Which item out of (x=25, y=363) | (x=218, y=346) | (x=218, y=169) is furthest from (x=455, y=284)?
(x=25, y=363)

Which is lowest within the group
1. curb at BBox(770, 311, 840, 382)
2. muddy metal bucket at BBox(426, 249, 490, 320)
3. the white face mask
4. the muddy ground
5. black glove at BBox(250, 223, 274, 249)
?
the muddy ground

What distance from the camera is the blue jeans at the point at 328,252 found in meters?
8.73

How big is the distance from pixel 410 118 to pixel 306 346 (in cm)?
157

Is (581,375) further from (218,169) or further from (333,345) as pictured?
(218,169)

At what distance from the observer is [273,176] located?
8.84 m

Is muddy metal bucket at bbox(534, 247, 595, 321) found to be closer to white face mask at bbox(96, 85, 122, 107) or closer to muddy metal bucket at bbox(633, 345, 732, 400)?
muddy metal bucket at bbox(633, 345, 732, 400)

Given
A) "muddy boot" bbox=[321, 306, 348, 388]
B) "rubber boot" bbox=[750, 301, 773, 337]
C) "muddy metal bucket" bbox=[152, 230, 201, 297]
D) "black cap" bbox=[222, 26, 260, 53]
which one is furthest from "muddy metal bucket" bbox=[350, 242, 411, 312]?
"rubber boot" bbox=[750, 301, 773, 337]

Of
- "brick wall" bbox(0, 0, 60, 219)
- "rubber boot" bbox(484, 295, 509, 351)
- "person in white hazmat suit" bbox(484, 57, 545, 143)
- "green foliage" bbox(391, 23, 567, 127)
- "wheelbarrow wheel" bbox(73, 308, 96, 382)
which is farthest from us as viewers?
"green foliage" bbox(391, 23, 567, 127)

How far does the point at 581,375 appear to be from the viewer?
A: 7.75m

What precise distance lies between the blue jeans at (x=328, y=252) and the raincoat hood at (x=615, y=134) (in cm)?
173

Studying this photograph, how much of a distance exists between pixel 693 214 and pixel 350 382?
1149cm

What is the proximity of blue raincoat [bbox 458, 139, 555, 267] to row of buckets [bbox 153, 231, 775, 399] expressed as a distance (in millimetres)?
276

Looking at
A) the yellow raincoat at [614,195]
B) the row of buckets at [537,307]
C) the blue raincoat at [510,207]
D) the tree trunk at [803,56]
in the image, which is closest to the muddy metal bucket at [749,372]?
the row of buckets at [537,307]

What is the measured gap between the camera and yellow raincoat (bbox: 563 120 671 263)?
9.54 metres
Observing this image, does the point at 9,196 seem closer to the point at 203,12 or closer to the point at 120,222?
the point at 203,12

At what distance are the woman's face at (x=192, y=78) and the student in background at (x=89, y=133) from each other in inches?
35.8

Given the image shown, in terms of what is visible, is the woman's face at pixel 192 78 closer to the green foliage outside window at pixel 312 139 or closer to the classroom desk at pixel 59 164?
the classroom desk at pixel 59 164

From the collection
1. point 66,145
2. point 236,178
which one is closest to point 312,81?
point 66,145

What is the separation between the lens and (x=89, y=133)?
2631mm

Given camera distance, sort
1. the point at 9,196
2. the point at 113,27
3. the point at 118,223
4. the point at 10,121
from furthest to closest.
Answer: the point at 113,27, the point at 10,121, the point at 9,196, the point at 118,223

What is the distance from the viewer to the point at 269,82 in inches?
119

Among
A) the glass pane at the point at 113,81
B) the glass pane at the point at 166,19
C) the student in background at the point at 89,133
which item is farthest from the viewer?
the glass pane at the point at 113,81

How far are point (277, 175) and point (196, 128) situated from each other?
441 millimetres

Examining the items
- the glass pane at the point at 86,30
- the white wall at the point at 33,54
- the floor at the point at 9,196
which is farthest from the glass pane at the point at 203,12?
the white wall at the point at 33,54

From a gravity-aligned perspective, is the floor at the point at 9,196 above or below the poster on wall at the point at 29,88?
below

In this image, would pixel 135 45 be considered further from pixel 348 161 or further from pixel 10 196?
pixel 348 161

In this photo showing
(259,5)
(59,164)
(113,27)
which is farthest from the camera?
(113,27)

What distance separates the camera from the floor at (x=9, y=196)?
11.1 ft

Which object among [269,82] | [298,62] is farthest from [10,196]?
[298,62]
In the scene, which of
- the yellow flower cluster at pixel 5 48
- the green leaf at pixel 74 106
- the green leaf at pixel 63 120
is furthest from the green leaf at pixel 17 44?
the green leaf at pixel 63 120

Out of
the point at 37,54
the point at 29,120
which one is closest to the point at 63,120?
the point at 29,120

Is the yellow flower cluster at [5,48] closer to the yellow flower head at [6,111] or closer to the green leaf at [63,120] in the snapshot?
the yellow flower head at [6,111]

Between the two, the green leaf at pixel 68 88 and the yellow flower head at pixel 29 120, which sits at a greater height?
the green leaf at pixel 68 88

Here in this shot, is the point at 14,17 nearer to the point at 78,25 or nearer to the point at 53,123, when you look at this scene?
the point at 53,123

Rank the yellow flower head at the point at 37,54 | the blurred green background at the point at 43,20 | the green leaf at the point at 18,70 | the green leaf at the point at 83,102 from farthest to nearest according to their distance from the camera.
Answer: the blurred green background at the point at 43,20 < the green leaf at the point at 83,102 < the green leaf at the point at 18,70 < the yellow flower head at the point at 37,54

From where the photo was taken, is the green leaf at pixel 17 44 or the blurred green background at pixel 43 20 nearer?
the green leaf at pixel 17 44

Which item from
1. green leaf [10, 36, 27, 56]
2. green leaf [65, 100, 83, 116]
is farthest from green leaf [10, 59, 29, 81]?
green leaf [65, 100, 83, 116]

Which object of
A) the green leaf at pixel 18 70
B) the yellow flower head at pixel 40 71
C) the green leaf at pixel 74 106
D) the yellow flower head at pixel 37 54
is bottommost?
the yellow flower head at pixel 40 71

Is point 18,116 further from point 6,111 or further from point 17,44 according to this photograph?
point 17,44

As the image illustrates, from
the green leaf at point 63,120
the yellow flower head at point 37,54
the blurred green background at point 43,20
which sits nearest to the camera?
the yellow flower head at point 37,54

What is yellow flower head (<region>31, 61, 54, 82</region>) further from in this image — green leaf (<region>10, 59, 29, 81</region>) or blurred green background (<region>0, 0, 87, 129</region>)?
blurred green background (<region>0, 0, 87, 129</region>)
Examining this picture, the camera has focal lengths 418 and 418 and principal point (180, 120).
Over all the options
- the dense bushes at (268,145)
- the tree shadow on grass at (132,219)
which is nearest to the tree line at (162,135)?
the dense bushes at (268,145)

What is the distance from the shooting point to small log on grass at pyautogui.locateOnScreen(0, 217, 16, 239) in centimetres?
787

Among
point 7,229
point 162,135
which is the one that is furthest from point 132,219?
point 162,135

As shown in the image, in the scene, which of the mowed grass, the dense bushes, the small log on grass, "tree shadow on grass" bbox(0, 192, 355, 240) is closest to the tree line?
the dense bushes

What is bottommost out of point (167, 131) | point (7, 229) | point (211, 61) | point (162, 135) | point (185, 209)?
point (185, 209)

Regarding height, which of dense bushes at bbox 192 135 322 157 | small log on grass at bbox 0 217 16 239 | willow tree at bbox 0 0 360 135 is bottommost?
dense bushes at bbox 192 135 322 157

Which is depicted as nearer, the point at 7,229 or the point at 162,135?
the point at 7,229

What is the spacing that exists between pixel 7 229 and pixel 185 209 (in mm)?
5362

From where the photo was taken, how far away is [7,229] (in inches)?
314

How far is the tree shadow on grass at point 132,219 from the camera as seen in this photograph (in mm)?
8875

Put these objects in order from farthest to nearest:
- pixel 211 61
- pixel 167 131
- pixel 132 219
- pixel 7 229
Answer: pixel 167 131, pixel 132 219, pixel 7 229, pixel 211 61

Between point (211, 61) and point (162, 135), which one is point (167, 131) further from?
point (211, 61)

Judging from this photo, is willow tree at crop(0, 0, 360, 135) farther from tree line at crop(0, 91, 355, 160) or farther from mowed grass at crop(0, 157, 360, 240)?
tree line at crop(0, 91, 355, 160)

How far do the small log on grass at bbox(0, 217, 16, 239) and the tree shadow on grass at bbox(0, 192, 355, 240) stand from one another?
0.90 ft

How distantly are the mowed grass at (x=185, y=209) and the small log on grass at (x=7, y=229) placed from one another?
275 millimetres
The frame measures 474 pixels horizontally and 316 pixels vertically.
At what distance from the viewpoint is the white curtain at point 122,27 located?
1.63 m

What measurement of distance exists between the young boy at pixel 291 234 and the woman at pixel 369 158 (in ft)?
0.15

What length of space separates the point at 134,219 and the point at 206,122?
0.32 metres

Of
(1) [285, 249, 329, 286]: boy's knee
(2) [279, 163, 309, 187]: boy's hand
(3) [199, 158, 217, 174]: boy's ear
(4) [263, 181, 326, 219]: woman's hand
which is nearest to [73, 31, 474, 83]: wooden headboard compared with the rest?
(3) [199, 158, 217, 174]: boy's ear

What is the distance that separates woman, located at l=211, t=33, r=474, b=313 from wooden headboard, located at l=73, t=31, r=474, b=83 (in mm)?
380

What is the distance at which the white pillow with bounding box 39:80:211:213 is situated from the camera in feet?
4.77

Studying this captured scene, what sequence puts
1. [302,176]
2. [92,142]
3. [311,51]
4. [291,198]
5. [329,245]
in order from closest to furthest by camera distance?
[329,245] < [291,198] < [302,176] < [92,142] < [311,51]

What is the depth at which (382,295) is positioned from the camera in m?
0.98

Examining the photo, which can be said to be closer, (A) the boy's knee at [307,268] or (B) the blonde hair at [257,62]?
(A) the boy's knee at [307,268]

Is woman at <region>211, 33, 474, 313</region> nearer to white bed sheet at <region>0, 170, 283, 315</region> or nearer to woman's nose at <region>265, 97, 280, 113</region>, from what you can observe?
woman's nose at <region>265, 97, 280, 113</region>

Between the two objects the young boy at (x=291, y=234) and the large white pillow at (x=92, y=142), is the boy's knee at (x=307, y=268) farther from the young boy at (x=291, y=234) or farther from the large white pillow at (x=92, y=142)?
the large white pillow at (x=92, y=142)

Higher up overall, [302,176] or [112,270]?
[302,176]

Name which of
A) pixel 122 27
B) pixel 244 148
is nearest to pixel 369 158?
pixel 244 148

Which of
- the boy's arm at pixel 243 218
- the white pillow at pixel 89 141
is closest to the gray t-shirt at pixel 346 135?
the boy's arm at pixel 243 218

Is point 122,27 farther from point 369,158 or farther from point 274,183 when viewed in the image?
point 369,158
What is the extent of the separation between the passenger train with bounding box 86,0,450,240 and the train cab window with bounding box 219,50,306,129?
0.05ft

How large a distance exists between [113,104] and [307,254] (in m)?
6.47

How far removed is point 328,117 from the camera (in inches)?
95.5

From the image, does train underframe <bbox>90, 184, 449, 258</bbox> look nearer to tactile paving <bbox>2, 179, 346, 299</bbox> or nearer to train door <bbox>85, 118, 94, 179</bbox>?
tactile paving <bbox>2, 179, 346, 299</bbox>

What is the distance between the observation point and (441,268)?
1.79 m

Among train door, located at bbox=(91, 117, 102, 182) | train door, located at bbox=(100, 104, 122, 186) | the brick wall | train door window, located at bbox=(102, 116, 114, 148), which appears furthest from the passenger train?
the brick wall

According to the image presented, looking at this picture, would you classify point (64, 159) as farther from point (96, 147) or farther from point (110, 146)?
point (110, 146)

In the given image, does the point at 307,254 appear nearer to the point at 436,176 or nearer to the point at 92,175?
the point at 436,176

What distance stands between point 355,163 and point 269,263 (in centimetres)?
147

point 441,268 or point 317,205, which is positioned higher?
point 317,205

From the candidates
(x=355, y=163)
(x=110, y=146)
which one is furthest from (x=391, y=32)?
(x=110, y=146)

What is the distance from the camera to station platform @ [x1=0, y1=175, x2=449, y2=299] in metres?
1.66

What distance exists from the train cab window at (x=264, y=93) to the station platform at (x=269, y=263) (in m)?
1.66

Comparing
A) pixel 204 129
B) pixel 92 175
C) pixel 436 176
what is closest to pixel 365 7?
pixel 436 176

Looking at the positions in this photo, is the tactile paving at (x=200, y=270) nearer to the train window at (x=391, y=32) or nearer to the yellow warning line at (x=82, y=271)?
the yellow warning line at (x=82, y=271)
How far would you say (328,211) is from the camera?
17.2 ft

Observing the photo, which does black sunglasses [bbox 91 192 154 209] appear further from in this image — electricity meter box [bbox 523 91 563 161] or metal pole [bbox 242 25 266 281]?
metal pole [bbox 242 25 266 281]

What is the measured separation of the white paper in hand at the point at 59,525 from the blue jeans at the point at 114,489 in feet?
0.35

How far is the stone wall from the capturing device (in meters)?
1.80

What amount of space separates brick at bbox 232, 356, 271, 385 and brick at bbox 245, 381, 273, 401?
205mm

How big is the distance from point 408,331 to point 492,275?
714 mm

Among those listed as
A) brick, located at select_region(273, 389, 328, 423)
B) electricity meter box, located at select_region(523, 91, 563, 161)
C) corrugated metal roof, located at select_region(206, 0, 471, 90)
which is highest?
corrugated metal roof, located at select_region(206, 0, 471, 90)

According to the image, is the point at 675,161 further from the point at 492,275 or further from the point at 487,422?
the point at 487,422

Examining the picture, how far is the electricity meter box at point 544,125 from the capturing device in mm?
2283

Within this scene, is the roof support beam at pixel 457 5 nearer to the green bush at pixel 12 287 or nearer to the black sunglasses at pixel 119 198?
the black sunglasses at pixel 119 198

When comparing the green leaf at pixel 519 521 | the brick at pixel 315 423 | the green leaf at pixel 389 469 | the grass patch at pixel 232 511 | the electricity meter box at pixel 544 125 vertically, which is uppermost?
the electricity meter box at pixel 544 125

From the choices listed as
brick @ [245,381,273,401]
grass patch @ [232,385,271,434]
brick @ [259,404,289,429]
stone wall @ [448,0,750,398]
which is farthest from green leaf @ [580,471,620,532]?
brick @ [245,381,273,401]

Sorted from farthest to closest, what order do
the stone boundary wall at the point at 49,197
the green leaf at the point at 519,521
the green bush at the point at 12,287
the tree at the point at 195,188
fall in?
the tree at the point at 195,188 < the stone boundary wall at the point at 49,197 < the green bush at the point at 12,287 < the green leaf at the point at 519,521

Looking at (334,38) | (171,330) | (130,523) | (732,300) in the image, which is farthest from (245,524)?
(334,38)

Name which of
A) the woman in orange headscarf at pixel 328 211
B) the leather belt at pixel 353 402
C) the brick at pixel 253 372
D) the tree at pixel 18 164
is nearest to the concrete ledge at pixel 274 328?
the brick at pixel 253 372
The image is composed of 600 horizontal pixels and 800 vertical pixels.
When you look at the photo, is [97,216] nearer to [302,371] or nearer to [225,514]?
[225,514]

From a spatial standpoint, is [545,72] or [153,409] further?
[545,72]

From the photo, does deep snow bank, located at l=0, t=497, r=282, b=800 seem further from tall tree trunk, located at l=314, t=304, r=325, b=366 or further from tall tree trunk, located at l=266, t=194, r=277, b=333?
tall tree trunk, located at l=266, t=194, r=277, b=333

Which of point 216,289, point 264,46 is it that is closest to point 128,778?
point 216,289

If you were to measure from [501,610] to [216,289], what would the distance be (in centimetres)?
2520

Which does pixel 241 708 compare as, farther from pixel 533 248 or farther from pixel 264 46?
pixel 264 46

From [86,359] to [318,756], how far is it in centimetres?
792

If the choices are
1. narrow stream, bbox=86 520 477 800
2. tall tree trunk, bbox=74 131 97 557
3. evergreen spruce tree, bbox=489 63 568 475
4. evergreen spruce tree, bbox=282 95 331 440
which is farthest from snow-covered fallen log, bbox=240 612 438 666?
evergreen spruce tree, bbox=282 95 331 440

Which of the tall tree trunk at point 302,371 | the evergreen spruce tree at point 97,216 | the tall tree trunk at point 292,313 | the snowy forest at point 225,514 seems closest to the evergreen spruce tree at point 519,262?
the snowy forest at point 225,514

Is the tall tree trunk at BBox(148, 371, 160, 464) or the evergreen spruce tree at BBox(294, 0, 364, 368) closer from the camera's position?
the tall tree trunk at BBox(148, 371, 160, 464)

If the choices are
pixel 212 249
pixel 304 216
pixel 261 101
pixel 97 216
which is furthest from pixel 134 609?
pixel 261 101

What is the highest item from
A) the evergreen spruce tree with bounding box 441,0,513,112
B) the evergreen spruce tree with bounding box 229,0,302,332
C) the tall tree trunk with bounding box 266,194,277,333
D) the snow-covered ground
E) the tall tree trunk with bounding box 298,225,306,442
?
++++
WHAT YOU HAVE TO DO:
Return, word for word, every line from the line with "From [86,359] to" to the final line of the data.

THE COMPLETED TASK:
From [86,359] to [318,756], how far is it in centimetres?
792

If the choices are
1. narrow stream, bbox=86 520 477 800
2. tall tree trunk, bbox=74 131 97 557
3. evergreen spruce tree, bbox=489 63 568 475
4. evergreen spruce tree, bbox=282 95 331 440
which is farthest from snow-covered fallen log, bbox=240 612 438 666?
evergreen spruce tree, bbox=282 95 331 440

Which of the tall tree trunk at point 302,371 | the evergreen spruce tree at point 97,216 | the tall tree trunk at point 292,313 | the snowy forest at point 225,514 seems closest to the evergreen spruce tree at point 519,262?
the snowy forest at point 225,514

Is the tall tree trunk at BBox(148, 371, 160, 464) or the evergreen spruce tree at BBox(294, 0, 364, 368) closer from the camera's position?
the tall tree trunk at BBox(148, 371, 160, 464)

If the choices are
pixel 212 249
pixel 304 216
pixel 261 101
pixel 97 216
which is furthest from pixel 134 609?
pixel 261 101

What is the highest item from
A) the evergreen spruce tree with bounding box 441,0,513,112
B) the evergreen spruce tree with bounding box 229,0,302,332
C) the tall tree trunk with bounding box 266,194,277,333
D) the snow-covered ground
E) the tall tree trunk with bounding box 298,225,306,442
?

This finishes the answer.